** Opening Supplied passage block **

Not everybody's cup of tea, but our ability to be 'present' is highly variable, both person-to-person, and one person over time. I'm a somewhat daydreamy sort of person, so I work to bring focus when I'm using power tools. As a hobbyist I walk out of my shop when I get tired, emotional, or otherwise distracted, but that's not an option for everyone.


"Check mode" with stopped saw and light/buzzer instead of brake would be pretty good for such cases (unless wood has some internal moisture).


> The biggest problem with the saw stop is that wood when it is even slightly moist can set it off.

Is there any proof of this? From my understanding, that's a myth. Demonstrated here at about 3:00 https://www.youtube.com/watch?v=NV6Jhw0hhBI


The one at our *kerspace has tripped numerous times on damp wood, laser-cut wood, shiny laminates that didn't register as metallic but apparently it was a full moon that day or something, etc.

It's also saved a few legit fingers, so it's still a net win, but you've got to have pretty deep pockets to cover all the false trips.


I see, thanks!


It is true, laser cut wood and burnt wood in general also sets it off. However on all saw stop saws I've used you can disable the safety when you have to cut those materials.


Also, cutting anything that is metal or metal-coated, or otherwise conductive in any way.

You’d be surprised at the number of materials you might want to cut on a table saw that are unexpectedly conductive.


One thing I'm still unsure of regarding table saws: is there really much risk of injury if you follow all of the typically recommended safety practices?

Every tablesaw injury I remember hearing about involved the operator failing to follow some of those guidelines.


If you do everything right there is not much risk. But I have never met a human who does everything right 100% of the time.


You can't avoid rare events like a wood piece breaking and things like that. I'm much more worried of angle grinder for example.


This goes back to the basic point of safety work: Even the best trained, most attentive and careful operator can get into dangerous situations. There's no way to anticipate the moment that their attention might wander or some external circumstance might just force the situation.


Is there anyway to do it magnetically using inducted currents? I doubt you can stop the saw that way, but you should be able slow the blade down so it does not do as much damage.


A tablesaw goes through a finger as if it is nothing. Fingers can move at speeds of dozens of centimeters per second. So anything that takes longer a dozen microseconds to stop the blade will not be good enough to let you keep your finger.


Another one is machinery where you have to "enter" the machine to do maintenance. Think industrial ovens.

You're supposed to turn off the circuit breaker and lock it with your own personal lock that only you have the key to. That way no one can turn it on even if they wanted to.

I've heard no one, under any circumstances is allowed to take the lock off. If the person leaves after their shift and forgets to take it off for example, they have to come back in the middle of the night so to speak and take it off.

** Closing Supplied passage block **
** Opening Information shown block **

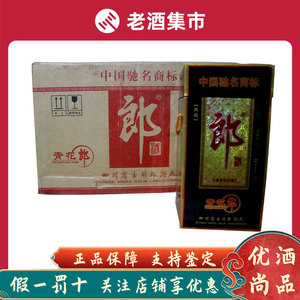 2009年 青花郎 典藏 郎牌郎酒 53度500ml 开箱6瓶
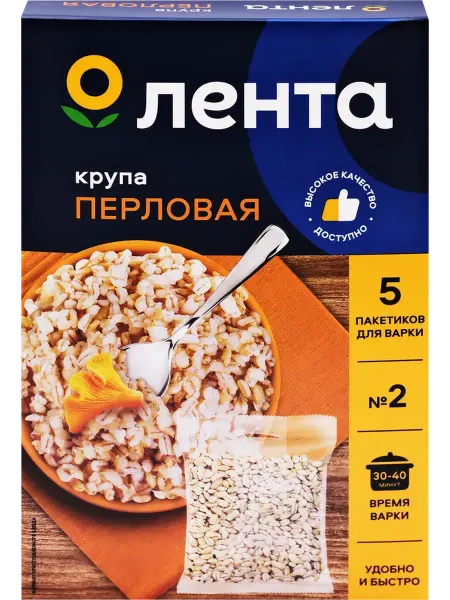 Крупа перловая ЛЕНТА в пакетиках, 400г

** Closing Information shown block **

Explore the material:
1) In the table saw safety discussion above, what does one commenter say you can do on every SawStop saw they've used when you need to cut laser-cut or burnt wood?
2) Please write the next part of the table saw safety discussion, picking up after the last comment.

Answer set:
1) You can disable the safety.

2)
As someone else mentioned, that's a lockout-tagout procedure. Very common when doing any kind of maintenance on a machine. You isolate the power sources and place a personal lock on it to which only you have the key. It usually has your name and an ID number written on it. The lock cannot be removed by anyone else. If you, for instance, forget to take your lock off and go home, it's a very long process where they have to get someone high enough up the chain to get in contact with you and either get you to come back or confirm that you're safely a long way away from the machine before they can cut the lock off. This makes your management very unhappy and most places that I've worked will write you up for leaving while the equipment is still locked out if maintenance is finished and it's safe to operate.

It's not only electricity that needs to be isolated and locked out. A lot of machines use air pressure to operate moving parts, so in that case you'd have to isolate all electrical sources as well as the air. The machines I usually mess with require 2 locks. Some of the machines I've seen can require 6 or more locks to be fully locked out and safe to work on.


When I served on a submarine, tagout procedures were followed to the letter.

A typical maintenance period might require 100 or so separate tagouts, each of which could require anywhere from one to dozens of tags. Each duty watch was required to show up early enough to go through the entire tagout book and at least know the gist of what was in progress.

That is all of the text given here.